We created the Partnerships for Better Health focus area to support innovative projects and new partnerships. The goal for these projects is to find creative ways to use existing resources to improve health across Montana.

This month, we are highlighting Sprout Oral Health and their School Nurse Fluoride Varnish Program. To address oral health disparities, Sprout Oral Health developed and implemented a sustainable School Nurse Fluoride Varnish Program in low-income elementary and Head Start schools. This project is significant because there are currently no other practice models like it found in the United States. Dr. Jane Gillette, a Bozeman-based dentist and founder of Sprout Oral Health, created the program with the help of a $50,000 grant from the Montana Healthcare Foundation.
Finding a child-friendly dentist who also accepts Medicaid can be challenging in rural Montana. Many communities do not have a dentist nearby, and for many families, the time and resources it takes to find a dentist, make an appointment, and then take the time to drive to that appointment is a significant struggle. Poor oral health can lead to pain, infection, missed school hours, tooth loss, and poor self-esteem. Luckily “fluoride varnish” is an easily applied treatment that can reduce tooth decay by 43%. The Association of State and Territorial Dental Directors recognizes fluoride varnish as a best practice when delivered in a community-based setting such as schools.
“School and public health nurses are the boots-on-the-ground champions for rural and frontier health. They already possess the passion and skills needed to deliver dental disease-preventing therapies. With a little support, we can create a low-cost, sustainable, and replicable model for improving the oral health of Montana’s children.”

» Task list:
**1)** How much was the grant from the Montana Healthcare Foundation that helped create the program described in the article on the School Nurse Fluoride Varnish Program?
**2)** Write the next part of the article on the School Nurse Fluoride Varnish Program, beginning after the closing quotation.

» Dataset extract:
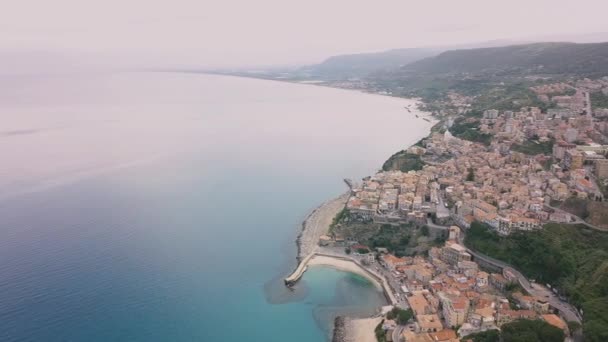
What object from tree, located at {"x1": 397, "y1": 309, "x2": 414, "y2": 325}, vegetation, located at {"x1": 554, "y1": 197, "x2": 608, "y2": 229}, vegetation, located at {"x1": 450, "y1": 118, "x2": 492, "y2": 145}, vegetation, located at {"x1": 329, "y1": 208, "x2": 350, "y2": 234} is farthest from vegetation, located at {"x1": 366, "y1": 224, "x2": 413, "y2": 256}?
vegetation, located at {"x1": 450, "y1": 118, "x2": 492, "y2": 145}

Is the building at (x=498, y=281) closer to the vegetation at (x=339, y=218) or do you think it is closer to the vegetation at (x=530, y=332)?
the vegetation at (x=530, y=332)

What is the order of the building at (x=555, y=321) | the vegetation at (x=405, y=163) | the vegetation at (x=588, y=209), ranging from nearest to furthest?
the building at (x=555, y=321)
the vegetation at (x=588, y=209)
the vegetation at (x=405, y=163)

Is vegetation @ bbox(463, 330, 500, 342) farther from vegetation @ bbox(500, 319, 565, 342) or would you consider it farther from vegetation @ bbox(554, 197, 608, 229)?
vegetation @ bbox(554, 197, 608, 229)

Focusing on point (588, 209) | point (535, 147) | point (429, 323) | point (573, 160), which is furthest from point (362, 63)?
point (429, 323)

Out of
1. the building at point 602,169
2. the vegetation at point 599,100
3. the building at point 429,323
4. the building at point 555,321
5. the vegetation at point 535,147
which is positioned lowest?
the building at point 429,323

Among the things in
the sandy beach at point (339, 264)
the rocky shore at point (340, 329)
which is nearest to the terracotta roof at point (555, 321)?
the rocky shore at point (340, 329)

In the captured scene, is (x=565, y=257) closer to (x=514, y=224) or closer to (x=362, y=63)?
(x=514, y=224)

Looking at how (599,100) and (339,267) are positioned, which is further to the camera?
(599,100)
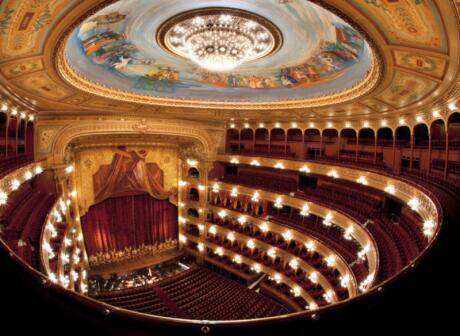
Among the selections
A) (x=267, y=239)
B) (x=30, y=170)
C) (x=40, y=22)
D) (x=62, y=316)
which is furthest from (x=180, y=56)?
(x=267, y=239)

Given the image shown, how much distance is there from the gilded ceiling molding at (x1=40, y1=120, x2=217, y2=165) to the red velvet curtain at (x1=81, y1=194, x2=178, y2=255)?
17.8ft

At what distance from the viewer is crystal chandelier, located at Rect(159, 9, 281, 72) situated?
672 centimetres

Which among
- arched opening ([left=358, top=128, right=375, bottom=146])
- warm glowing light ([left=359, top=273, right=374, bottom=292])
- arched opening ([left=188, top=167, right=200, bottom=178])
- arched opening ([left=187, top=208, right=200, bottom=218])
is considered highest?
arched opening ([left=358, top=128, right=375, bottom=146])

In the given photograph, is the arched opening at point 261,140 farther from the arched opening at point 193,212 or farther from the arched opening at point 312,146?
the arched opening at point 193,212

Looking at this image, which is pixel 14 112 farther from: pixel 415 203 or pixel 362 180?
pixel 362 180

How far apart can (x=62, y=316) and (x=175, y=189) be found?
17850 millimetres

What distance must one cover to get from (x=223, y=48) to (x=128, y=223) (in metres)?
14.8

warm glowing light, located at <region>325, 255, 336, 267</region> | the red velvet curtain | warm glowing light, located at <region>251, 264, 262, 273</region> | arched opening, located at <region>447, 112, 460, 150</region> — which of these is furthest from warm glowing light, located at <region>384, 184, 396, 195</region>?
the red velvet curtain

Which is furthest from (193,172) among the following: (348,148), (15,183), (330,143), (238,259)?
(15,183)

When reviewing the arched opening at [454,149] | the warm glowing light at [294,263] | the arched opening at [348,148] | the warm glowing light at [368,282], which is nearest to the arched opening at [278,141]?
the arched opening at [348,148]

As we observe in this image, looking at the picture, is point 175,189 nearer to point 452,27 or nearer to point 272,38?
point 272,38

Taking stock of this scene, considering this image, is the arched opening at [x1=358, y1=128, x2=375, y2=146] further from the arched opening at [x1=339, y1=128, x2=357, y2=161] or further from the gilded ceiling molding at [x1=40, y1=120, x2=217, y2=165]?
the gilded ceiling molding at [x1=40, y1=120, x2=217, y2=165]

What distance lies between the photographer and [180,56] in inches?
336

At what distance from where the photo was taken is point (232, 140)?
19938 millimetres
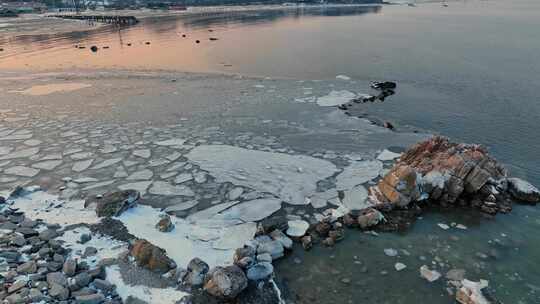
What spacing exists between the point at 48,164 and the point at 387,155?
309 inches

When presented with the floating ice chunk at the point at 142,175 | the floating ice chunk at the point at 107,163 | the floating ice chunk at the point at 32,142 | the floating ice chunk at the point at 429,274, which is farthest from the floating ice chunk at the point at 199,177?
the floating ice chunk at the point at 32,142

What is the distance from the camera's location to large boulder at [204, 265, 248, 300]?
4523mm

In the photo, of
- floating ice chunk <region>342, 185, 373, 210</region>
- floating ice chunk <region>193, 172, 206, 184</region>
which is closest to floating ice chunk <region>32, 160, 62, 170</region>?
floating ice chunk <region>193, 172, 206, 184</region>

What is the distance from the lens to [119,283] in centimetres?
467

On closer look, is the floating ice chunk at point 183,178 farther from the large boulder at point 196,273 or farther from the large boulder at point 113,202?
the large boulder at point 196,273

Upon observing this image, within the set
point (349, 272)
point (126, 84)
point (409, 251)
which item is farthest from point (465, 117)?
point (126, 84)

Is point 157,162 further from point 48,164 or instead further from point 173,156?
point 48,164

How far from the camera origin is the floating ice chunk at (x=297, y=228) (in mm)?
5932

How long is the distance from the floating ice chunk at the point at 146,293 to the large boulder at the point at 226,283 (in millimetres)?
361

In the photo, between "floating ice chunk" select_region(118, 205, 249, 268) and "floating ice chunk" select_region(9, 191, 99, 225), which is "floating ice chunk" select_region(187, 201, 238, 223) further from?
"floating ice chunk" select_region(9, 191, 99, 225)

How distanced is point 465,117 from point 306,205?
26.1 ft

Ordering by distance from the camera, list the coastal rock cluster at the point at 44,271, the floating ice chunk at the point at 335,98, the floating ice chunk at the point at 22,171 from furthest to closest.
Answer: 1. the floating ice chunk at the point at 335,98
2. the floating ice chunk at the point at 22,171
3. the coastal rock cluster at the point at 44,271

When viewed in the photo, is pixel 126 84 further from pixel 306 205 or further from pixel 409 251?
pixel 409 251

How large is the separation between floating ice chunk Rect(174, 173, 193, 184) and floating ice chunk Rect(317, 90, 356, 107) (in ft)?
21.4
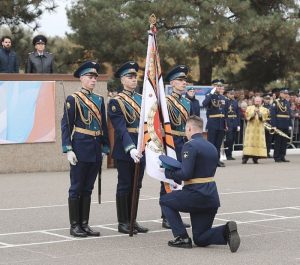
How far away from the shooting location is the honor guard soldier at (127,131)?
1132 centimetres

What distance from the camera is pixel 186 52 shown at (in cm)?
3052

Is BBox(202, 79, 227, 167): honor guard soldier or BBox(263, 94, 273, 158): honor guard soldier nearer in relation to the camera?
BBox(202, 79, 227, 167): honor guard soldier

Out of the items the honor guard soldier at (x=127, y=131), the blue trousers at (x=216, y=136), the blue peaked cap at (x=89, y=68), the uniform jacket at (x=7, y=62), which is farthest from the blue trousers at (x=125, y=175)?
the blue trousers at (x=216, y=136)

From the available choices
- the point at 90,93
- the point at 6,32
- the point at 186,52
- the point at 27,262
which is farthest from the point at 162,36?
the point at 27,262

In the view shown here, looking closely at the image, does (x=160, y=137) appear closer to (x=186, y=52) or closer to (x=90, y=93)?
(x=90, y=93)

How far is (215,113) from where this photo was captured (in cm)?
2180

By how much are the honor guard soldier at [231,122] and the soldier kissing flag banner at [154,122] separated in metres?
11.6

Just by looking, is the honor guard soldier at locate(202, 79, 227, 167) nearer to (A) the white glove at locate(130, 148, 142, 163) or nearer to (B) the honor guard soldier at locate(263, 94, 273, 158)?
(B) the honor guard soldier at locate(263, 94, 273, 158)

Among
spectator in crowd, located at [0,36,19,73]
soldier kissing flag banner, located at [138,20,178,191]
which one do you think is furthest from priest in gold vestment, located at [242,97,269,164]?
soldier kissing flag banner, located at [138,20,178,191]

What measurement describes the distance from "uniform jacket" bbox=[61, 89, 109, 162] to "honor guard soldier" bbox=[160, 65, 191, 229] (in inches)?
40.4

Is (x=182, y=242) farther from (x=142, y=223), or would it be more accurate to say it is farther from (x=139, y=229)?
(x=142, y=223)

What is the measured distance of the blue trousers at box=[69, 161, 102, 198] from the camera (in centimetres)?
1101

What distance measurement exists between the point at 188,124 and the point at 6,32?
63.3 feet

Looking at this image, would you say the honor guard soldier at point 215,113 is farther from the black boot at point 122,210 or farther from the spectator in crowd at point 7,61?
the black boot at point 122,210
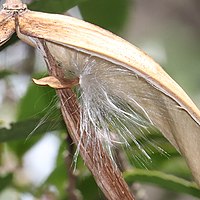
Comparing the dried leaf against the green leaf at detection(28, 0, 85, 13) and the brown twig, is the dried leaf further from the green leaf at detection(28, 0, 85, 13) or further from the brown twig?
the green leaf at detection(28, 0, 85, 13)

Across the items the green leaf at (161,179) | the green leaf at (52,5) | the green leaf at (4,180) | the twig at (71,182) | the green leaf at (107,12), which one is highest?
the green leaf at (107,12)

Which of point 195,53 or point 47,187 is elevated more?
point 195,53

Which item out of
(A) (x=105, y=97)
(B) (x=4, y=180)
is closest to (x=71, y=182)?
(B) (x=4, y=180)

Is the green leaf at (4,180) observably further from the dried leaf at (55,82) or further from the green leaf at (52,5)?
the dried leaf at (55,82)

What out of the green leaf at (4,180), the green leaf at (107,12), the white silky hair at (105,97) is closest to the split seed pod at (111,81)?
the white silky hair at (105,97)

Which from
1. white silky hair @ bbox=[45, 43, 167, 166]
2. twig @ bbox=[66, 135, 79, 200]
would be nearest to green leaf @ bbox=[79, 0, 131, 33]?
twig @ bbox=[66, 135, 79, 200]

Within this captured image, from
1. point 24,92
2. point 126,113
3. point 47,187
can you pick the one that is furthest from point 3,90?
point 126,113

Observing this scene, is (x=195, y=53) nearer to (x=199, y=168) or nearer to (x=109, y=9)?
(x=109, y=9)
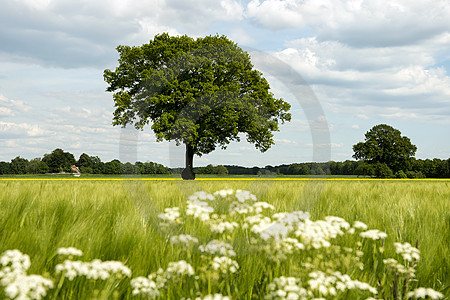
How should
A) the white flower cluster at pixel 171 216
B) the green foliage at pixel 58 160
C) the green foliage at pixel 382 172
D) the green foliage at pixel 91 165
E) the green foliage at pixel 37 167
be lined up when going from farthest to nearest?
the green foliage at pixel 58 160 → the green foliage at pixel 37 167 → the green foliage at pixel 91 165 → the green foliage at pixel 382 172 → the white flower cluster at pixel 171 216

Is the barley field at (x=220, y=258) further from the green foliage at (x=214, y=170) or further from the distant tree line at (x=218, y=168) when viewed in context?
the green foliage at (x=214, y=170)

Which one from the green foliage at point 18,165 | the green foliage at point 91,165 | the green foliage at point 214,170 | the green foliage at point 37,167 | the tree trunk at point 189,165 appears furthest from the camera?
the green foliage at point 18,165

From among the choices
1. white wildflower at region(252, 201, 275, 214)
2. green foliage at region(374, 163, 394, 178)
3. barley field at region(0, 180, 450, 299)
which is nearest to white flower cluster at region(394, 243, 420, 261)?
barley field at region(0, 180, 450, 299)

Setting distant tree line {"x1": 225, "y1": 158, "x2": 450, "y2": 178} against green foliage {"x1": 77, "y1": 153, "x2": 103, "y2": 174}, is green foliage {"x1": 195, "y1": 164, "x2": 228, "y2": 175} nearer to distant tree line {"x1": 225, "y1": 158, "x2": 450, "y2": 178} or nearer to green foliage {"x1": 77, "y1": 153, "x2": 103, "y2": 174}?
distant tree line {"x1": 225, "y1": 158, "x2": 450, "y2": 178}

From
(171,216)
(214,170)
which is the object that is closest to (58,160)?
(214,170)

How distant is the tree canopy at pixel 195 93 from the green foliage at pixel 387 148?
3554 cm

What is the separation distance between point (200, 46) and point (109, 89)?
874 centimetres

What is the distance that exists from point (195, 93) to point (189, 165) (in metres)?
6.58

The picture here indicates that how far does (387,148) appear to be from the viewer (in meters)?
57.4

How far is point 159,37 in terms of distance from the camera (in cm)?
2755

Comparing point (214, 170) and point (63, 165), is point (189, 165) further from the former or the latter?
point (63, 165)

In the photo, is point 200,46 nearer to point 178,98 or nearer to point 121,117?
point 178,98

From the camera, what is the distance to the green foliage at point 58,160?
64725 mm

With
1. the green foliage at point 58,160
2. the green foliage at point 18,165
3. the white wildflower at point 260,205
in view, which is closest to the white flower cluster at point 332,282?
the white wildflower at point 260,205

» Task-by-task answers:
**1)** $50,000

**2)**
– Dr. Jane Gillette
The School Nurse Fluoride Varnish Program created partnerships with 18 elementary schools in underserved and frontier communities throughout Montana. Because low-income children often have less access to dental care and higher rates of poor oral health, the program targeted schools with a federal free and reduced lunch rate of 70% or higher, a surrogate measurement for low-income status.
Through these new school partnerships, the program recruited and trained 36 school and public health nurses. The nurses received training through a customized and standardized curriculum, which educated them to apply fluoride varnish under the standing orders of a physician, nurse practitioner, or dentist. Having nurses provide this service helps to ensure that the program is sustainable after the grant is over because these services are reimbursable by Medicaid and private insurance.
After they received their training, the nurses identified and administered, at no cost to families, fluoride varnish to over 200 high-risk children. Children enrolled in the School Nurse Varnish Program were also provided case management services to resolve barriers to care, establish a “dental home” (or regular dentist), and address unmet oral health needs.
To help with the program’s ongoing sustainability and replication, Sprout Oral Health created a manual and reimbursement toolkit, which will be published in May 2020.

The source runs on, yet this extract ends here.